■ Assigned task
Below are the records; pull every line that includes "structures".

■ Given records
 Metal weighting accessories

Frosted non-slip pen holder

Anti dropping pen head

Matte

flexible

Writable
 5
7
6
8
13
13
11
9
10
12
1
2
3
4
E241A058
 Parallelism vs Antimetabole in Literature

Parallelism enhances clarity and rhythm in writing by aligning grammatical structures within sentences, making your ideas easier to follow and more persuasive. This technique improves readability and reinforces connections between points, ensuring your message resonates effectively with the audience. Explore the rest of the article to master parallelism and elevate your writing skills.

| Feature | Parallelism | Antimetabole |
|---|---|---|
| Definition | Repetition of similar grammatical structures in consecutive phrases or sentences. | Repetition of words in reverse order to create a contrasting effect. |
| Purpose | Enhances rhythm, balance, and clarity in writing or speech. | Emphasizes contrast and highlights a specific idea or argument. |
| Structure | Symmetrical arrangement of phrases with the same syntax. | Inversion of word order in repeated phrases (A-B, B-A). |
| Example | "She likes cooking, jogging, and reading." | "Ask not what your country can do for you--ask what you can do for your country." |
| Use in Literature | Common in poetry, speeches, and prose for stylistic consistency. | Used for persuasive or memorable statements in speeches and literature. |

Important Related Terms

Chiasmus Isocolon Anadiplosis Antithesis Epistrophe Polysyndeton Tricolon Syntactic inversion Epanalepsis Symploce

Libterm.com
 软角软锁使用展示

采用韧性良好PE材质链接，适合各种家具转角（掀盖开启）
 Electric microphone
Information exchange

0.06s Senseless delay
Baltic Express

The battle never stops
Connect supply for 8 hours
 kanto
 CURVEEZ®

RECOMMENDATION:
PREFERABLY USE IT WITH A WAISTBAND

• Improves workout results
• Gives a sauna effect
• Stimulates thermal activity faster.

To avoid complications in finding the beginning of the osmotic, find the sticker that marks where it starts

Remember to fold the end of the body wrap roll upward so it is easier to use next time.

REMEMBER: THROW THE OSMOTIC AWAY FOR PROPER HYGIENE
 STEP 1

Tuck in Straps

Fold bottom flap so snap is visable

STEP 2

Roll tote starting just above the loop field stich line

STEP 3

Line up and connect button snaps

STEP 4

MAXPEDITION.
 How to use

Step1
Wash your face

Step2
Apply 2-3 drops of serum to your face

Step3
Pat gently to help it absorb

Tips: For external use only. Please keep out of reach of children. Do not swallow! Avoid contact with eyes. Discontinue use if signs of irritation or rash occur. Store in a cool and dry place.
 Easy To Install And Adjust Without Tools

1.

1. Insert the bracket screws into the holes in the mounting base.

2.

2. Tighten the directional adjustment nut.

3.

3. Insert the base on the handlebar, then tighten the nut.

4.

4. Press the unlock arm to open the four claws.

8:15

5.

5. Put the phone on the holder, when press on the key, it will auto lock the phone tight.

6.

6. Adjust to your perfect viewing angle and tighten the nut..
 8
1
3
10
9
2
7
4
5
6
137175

■ Response
Parallelism enhances clarity and rhythm in writing by aligning grammatical structures within sentences, making your ideas easier to follow and more persuasive. This technique improves readability and reinforces connections between points, ensuring your message resonates effectively with the audience. Explore the rest of the article to master parallelism and elevate your writing skills.
| Definition | Repetition of similar grammatical structures in consecutive phrases or sentences. | Repetition of words in reverse order to create a contrasting effect. |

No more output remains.